戦車350台時代の陸上自衛隊、島嶼防衛への転換
陸上自衛隊の隊員数は約15万人で、冷戦期は戦車を1000台以上保有する「重厚長大」型だったが、冷戦終結後は中国の軍事的脅威に対応するため、即応性に富む「軽薄短小」編成へと肉体改造した。
陸戦の要である戦車は、現在約350台(10式約110台、90式約240台)を保有する。一方の中国は約4700台を持つが、海に隔てられているため、あまり脅威とはならない。
陸自が装備する10式、90式両戦車とも国産で、西側標準の120mm戦車砲を備える。中国戦車の125mm戦車砲の威力と同レベルだ。
2010年から着々と増強される10式は、南北に細長い列島で平野が少なく、大半が山地という戦車には不向きな国土に合わせた小型・軽量の設計が特徴である。

記録抜粋:

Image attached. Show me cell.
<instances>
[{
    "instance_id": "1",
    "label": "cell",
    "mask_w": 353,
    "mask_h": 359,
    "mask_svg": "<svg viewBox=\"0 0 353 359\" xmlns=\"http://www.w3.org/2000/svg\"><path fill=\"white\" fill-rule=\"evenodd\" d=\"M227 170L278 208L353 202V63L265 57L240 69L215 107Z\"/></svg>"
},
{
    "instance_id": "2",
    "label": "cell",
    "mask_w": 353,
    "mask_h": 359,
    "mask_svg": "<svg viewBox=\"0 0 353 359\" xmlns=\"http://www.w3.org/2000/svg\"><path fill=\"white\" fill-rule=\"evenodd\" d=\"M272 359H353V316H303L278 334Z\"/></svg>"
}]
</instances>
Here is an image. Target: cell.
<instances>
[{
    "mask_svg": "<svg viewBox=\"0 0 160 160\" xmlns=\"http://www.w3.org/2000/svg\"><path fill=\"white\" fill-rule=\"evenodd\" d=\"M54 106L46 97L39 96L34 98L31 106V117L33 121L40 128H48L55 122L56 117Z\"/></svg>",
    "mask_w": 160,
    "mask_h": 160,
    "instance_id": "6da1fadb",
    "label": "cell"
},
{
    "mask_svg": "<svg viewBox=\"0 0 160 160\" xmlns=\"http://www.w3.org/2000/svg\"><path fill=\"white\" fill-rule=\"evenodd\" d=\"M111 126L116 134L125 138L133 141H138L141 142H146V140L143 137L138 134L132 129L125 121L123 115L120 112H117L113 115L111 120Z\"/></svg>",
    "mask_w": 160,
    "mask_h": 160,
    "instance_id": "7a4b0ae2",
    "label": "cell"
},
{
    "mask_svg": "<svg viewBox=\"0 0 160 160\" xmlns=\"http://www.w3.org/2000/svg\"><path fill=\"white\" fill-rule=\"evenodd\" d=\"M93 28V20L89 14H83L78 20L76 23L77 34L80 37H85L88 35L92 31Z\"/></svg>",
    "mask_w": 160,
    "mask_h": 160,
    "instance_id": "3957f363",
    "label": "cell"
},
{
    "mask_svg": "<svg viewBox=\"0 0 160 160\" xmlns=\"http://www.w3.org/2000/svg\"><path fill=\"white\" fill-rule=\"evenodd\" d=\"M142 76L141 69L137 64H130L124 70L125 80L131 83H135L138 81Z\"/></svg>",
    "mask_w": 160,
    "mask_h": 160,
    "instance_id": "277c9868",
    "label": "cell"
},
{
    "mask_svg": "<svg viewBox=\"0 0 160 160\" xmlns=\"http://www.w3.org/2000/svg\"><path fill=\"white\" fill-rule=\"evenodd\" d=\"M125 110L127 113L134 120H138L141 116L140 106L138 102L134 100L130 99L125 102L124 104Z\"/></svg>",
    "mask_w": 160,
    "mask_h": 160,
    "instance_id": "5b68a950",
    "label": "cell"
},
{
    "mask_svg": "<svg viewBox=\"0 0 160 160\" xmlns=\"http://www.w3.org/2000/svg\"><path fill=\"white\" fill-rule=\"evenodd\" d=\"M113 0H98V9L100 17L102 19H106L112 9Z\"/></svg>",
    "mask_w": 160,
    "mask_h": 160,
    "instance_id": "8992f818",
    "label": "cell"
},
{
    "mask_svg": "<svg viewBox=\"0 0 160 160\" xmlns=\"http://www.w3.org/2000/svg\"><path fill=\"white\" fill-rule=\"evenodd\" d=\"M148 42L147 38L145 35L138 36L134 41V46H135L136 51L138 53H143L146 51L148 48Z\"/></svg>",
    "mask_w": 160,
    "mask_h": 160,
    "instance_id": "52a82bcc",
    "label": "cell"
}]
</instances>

課題の概要: 陸上自衛隊の戦車に関する読解文から、「陸戦の要である戦車は、現在約」から「型・軽量の設計が特徴である。」までを一字一句変えずに引用せよ。

出力結果:
陸戦の要である戦車は、現在約350台(10式約110台、90式約240台)を保有する。一方の中国は約4700台を持つが、海に隔てられているため、あまり脅威とはならない。
陸自が装備する10式、90式両戦車とも国産で、西側標準の120mm戦車砲を備える。中国戦車の125mm戦車砲の威力と同レベルだ。
2010年から着々と増強される10式は、南北に細長い列島で平野が少なく、大半が山地という戦車には不向きな国土に合わせた小型・軽量の設計が特徴である。